Wir organisieren regelmäßig sogenannte Konversionen zum Austausch und zur Diskussion. Wir sind auch Mitglied in vielen gleichgesinnten Organisationen, weil wir es für sehr wichtig halten, sich zu vernetzen, zusammenzuarbeiten, Wissen auszutauschen und sich gegenseitig zu respektieren, um unsere gemeinsamen Ziele zu erreichen. Ohne Netzwerk kann man nichts bewegen und nicht viel erreichen.
Dr. Prem Thapa an der Stirnseite des Tisches diskutiert über landwirtschaftliche Themen und Permakultur. Photo @P.Thapa
Glauben Sie, dass die Covid-19-Pandemie für viele Menschen ein Augenöffner in Bezug auf andere heutige Krisen wie Klimawandel, Wasserknappheit und Bodendegradation ist?
Dr. Prem Thapa: Es ist sicherlich ein Augenöffner für viele und die Pandemie zeigt, dass es keine andere Möglichkeit gibt, als unseren Lebensstil nachhaltiger zu gestalten. Die meisten Jugendlichen sind für eine befristete Anstellung ins Ausland gegangen und die Landwirtschaft im Land wurde vernachlässigt.

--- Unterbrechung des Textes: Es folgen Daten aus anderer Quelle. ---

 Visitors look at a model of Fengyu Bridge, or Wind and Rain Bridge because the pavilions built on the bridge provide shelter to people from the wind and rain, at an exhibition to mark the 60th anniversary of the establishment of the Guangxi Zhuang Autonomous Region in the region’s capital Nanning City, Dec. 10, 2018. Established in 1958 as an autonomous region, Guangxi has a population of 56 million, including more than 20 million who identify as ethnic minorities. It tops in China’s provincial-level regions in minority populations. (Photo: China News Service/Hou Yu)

Nun kehren einige der Jungen zurück und beginnen mit der Landwirtschaft auf professionelle Art und Weise. Wir müssen wirklich handeln und unserem Planeten helfen! Das ist meine Überzeugung.

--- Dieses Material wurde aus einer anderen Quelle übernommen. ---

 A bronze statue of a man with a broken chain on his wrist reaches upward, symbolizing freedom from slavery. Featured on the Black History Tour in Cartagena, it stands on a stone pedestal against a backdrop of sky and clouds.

Über Dr. Prem Bahadur Thapa
Dr. Prem Bahadur Thapa ist Präsident der Nepal Permaculture Group/NPG. Die Organisation ist ein nationales Netzwerk und Dachverband für Permakultur und nachhaltige Landwirtschaft, www.npg.org.np. Dr. Thapa ist auch Vorsitzender des Resource and Change Management/RCM Nepal. Dies ist ein Unternehmen, das sich mit strategischer Planung, Umwelt, Governance, ökologischer Landwirtschaft und der Förderung lokaler Regierungen zur Förderung von Bio-Dünger beschäftigt. Der Experte für Soziologie, Umwelt und Permakultur bezeichnet sich zudem als Aktivist für Permakultur und ökologischen Landbau.